Exercise directions: Please convert the lines below into a numbered list, omitting any blank lines.

Excerpted records:
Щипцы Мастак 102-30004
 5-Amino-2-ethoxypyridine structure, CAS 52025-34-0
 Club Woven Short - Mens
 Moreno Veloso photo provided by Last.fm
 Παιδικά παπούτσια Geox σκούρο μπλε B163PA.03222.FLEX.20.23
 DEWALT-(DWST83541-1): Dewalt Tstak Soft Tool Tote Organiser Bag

Answer to this exercise:
1. Щипцы Мастак 102-30004
2.  5-Amino-2-ethoxypyridine structure, CAS 52025-34-0
3.  Club Woven Short - Mens
4.  Moreno Veloso photo provided by Last.fm
5.  Παιδικά παπούτσια Geox σκούρο μπλε B163PA.03222.FLEX.20.23
6.  DEWALT-(DWST83541-1): Dewalt Tstak Soft Tool Tote Organiser Bag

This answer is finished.